Go through the data and copy every line exactly, but not the images.

-- begin --

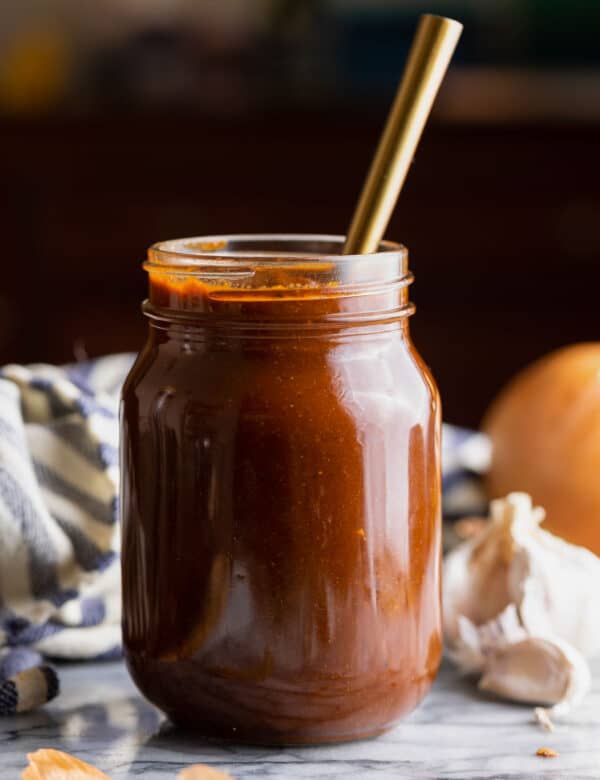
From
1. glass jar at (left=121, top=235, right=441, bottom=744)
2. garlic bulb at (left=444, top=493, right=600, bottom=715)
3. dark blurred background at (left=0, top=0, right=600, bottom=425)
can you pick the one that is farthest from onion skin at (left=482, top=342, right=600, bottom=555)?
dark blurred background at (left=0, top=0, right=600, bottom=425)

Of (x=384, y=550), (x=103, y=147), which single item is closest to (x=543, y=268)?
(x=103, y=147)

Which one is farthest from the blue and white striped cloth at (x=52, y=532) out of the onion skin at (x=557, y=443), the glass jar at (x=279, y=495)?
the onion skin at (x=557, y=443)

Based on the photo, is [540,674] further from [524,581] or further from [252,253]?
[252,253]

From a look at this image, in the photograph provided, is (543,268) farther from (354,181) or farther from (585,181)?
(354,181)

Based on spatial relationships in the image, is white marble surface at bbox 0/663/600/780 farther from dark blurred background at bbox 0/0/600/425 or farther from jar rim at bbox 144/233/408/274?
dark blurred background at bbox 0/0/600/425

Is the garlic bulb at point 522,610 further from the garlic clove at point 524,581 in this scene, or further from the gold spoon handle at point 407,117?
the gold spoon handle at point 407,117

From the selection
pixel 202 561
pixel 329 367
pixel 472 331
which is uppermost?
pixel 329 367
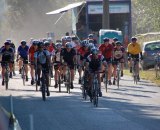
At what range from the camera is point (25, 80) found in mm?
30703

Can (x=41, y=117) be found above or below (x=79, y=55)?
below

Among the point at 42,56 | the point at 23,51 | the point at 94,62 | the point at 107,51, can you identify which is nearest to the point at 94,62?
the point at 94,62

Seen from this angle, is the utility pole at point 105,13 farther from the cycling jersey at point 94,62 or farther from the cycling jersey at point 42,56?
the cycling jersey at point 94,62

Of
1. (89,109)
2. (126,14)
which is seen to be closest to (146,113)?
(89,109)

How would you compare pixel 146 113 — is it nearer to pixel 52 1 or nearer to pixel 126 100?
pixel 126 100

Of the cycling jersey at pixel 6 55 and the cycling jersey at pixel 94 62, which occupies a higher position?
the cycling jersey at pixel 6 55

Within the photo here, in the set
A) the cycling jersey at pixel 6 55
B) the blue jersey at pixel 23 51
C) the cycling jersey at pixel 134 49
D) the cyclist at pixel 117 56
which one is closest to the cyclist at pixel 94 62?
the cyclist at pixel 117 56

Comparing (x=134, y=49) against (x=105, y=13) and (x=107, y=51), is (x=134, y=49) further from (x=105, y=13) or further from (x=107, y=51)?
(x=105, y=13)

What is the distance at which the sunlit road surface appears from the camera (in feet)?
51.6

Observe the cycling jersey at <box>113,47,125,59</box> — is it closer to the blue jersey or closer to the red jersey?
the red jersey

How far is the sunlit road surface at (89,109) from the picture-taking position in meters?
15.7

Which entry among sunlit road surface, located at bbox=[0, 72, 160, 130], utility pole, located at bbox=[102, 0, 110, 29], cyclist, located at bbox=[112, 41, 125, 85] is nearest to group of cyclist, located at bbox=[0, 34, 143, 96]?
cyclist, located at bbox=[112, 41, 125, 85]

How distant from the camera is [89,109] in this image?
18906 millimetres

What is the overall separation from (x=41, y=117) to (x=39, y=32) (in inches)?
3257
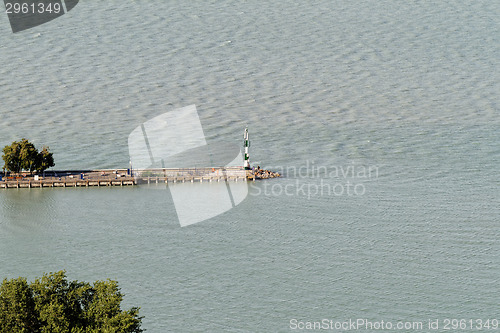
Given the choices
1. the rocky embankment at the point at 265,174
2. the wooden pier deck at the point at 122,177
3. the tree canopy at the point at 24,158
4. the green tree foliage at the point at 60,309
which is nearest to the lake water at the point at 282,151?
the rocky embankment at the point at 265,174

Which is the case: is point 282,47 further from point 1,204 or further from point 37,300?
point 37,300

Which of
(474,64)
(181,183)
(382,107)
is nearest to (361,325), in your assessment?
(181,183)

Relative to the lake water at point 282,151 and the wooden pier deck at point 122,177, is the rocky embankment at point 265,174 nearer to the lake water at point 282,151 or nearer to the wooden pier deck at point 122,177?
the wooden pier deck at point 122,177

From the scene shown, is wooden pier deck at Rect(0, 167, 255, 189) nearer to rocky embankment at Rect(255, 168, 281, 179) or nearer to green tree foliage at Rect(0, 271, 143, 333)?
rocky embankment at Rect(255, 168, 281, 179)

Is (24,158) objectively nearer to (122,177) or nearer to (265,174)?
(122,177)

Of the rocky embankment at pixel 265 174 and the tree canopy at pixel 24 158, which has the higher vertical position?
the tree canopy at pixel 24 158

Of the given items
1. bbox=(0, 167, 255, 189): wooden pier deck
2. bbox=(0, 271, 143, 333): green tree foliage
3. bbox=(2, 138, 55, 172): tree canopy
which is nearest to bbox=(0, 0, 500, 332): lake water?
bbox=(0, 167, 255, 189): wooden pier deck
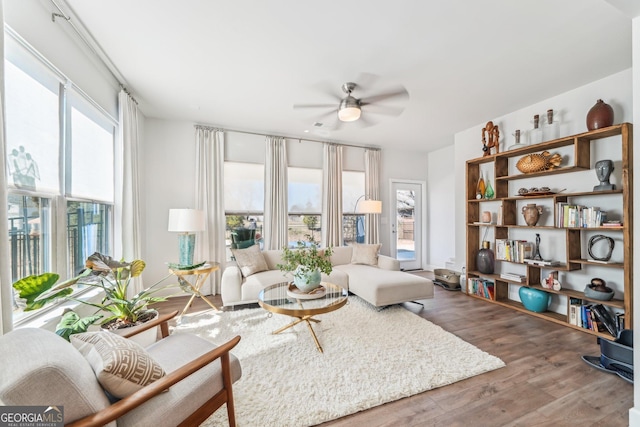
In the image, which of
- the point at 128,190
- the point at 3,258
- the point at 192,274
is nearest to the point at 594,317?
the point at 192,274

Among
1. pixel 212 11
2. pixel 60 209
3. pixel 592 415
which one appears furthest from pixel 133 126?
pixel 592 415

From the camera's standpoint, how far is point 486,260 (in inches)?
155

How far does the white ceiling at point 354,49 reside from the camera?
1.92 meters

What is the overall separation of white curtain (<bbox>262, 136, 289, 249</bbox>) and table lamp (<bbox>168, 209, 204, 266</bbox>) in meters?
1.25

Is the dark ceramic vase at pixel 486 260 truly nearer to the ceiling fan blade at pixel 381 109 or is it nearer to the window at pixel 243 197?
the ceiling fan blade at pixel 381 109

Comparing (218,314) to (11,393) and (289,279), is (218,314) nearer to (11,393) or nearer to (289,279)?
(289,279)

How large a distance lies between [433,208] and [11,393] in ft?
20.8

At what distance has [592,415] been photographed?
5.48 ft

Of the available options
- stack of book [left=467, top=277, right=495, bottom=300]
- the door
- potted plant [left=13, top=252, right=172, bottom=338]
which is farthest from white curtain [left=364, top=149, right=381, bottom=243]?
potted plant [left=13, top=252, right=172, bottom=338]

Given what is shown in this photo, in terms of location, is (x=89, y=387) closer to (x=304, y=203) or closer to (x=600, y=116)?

-- end --

Result for this exercise =
From
1. glass jar at (left=121, top=235, right=441, bottom=744)
2. garlic bulb at (left=444, top=493, right=600, bottom=715)
3. dark blurred background at (left=0, top=0, right=600, bottom=425)
can you pick the one that is farthest from onion skin at (left=482, top=342, right=600, bottom=555)?
dark blurred background at (left=0, top=0, right=600, bottom=425)

Of (x=384, y=550), (x=103, y=147), which single item is closest to (x=543, y=268)?
(x=103, y=147)

Which one is farthest from the blue and white striped cloth at (x=52, y=532) out of the onion skin at (x=557, y=443), the glass jar at (x=279, y=495)?
the onion skin at (x=557, y=443)

Based on the photo, is [540,674] further from [524,581] or further from [252,253]?
[252,253]

From a look at this image, in the photograph provided, is (543,268) farther from (354,181) or farther from (585,181)?
(354,181)

Based on spatial relationships in the image, is white marble surface at bbox 0/663/600/780 farther from dark blurred background at bbox 0/0/600/425 or farther from jar rim at bbox 144/233/408/274?
dark blurred background at bbox 0/0/600/425

Is the garlic bulb at point 522,610 further from the garlic clove at point 524,581 in this scene, or further from the gold spoon handle at point 407,117?
the gold spoon handle at point 407,117

From the selection
pixel 202 561
pixel 329 367
pixel 472 331
which is uppermost?
pixel 329 367
At what range from the camera is point (25, 80) found in mm?
30703

Can (x=41, y=117) be found above or below (x=79, y=55)?
below

Among the point at 42,56 | the point at 23,51 | the point at 94,62 | the point at 107,51, can you identify which is nearest to the point at 94,62?
the point at 94,62

Seen from this angle, is the utility pole at point 105,13 farther from the cycling jersey at point 94,62 or farther from the cycling jersey at point 42,56?
the cycling jersey at point 94,62

Of
1. (89,109)
2. (126,14)
which is seen to be closest to (146,113)?
(89,109)

How would you compare pixel 146 113 — is it nearer to pixel 52 1 or nearer to pixel 126 100?
pixel 126 100

Of the cycling jersey at pixel 6 55 and the cycling jersey at pixel 94 62, which occupies a higher position?
the cycling jersey at pixel 6 55

Within the photo here, in the set
A) the cycling jersey at pixel 6 55
B) the blue jersey at pixel 23 51
C) the cycling jersey at pixel 134 49
D) the cyclist at pixel 117 56
which one is closest to the cyclist at pixel 94 62?
the cyclist at pixel 117 56

Comparing (x=134, y=49) against (x=105, y=13) and (x=107, y=51), is (x=134, y=49) further from (x=105, y=13) or further from (x=107, y=51)?
(x=105, y=13)

What is the distance at which the sunlit road surface appears from the camera (in feet)?
51.6

Observe the cycling jersey at <box>113,47,125,59</box> — is it closer to the blue jersey or closer to the red jersey?
the red jersey

How far is the sunlit road surface at (89,109) from the picture-taking position in meters?
15.7

Which entry among sunlit road surface, located at bbox=[0, 72, 160, 130], utility pole, located at bbox=[102, 0, 110, 29], cyclist, located at bbox=[112, 41, 125, 85] is nearest to group of cyclist, located at bbox=[0, 34, 143, 96]?
cyclist, located at bbox=[112, 41, 125, 85]

How distant from the camera is [89,109] in this image?
18906 millimetres

What is the overall separation from (x=41, y=117) to (x=39, y=32) (in inches)?
3257
Given the choices
1. the rocky embankment at the point at 265,174
2. the wooden pier deck at the point at 122,177
3. the tree canopy at the point at 24,158
4. the green tree foliage at the point at 60,309
which is nearest to the lake water at the point at 282,151?
the rocky embankment at the point at 265,174

Which is the case: is point 282,47 further from point 1,204 or further from point 37,300?
point 37,300

Which of
(474,64)
(181,183)
(382,107)
is nearest to (361,325), in your assessment?
(181,183)

Relative to the lake water at point 282,151 and the wooden pier deck at point 122,177, is the rocky embankment at point 265,174 nearer to the lake water at point 282,151 or nearer to the wooden pier deck at point 122,177?
the wooden pier deck at point 122,177

From the scene shown, is wooden pier deck at Rect(0, 167, 255, 189) nearer to rocky embankment at Rect(255, 168, 281, 179) or nearer to green tree foliage at Rect(0, 271, 143, 333)?
rocky embankment at Rect(255, 168, 281, 179)

Is (24,158) objectively nearer to (122,177) or nearer to (265,174)?
(122,177)

Of the rocky embankment at pixel 265 174 and the tree canopy at pixel 24 158, which has the higher vertical position?
the tree canopy at pixel 24 158

Of the given items
1. bbox=(0, 167, 255, 189): wooden pier deck
2. bbox=(0, 271, 143, 333): green tree foliage
3. bbox=(2, 138, 55, 172): tree canopy
which is nearest to bbox=(0, 0, 500, 332): lake water?
bbox=(0, 167, 255, 189): wooden pier deck
In the image, which of
- the point at 128,190
- the point at 3,258
- the point at 192,274
is nearest to the point at 594,317?
the point at 192,274

Among
1. pixel 212 11
2. pixel 60 209
3. pixel 592 415
which one appears furthest from pixel 133 126?
pixel 592 415

From the camera's standpoint, how far is point 486,260 (in inches)?
155

How far does the white ceiling at point 354,49 reside from the camera?
1.92 meters

What is the overall separation of white curtain (<bbox>262, 136, 289, 249</bbox>) and table lamp (<bbox>168, 209, 204, 266</bbox>) in meters?
1.25

Is the dark ceramic vase at pixel 486 260 truly nearer to the ceiling fan blade at pixel 381 109 or is it nearer to the window at pixel 243 197?
the ceiling fan blade at pixel 381 109

Comparing (218,314) to (11,393) and (289,279), is (218,314) nearer to (11,393) or nearer to (289,279)?
(289,279)

How large a distance lies between [433,208] and [11,393] in ft?
20.8

At what distance has [592,415] been photographed?
5.48 ft

Of the available options
- stack of book [left=467, top=277, right=495, bottom=300]
- the door
- potted plant [left=13, top=252, right=172, bottom=338]
which is farthest from white curtain [left=364, top=149, right=381, bottom=243]?
potted plant [left=13, top=252, right=172, bottom=338]

Given what is shown in this photo, in terms of location, is (x=89, y=387) closer to (x=304, y=203) or closer to (x=600, y=116)?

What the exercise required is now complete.